> [Extracted information]:
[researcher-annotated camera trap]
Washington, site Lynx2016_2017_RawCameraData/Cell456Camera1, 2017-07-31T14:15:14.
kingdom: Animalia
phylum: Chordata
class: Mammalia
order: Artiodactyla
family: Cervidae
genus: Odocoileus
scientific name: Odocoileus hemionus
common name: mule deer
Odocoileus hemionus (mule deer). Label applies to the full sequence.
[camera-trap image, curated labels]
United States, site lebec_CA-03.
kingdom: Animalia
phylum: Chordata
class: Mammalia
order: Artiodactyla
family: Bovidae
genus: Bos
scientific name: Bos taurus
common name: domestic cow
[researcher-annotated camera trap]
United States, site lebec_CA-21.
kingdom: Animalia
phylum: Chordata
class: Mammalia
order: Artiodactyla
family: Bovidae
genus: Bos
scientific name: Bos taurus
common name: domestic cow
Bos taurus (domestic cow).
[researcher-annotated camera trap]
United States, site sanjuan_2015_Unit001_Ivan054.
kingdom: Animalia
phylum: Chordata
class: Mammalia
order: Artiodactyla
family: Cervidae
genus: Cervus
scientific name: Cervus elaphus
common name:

> [About this exercise]: Search the entries for the word "States" and report how many lines contain it, as a bare number.

> [Result]: 3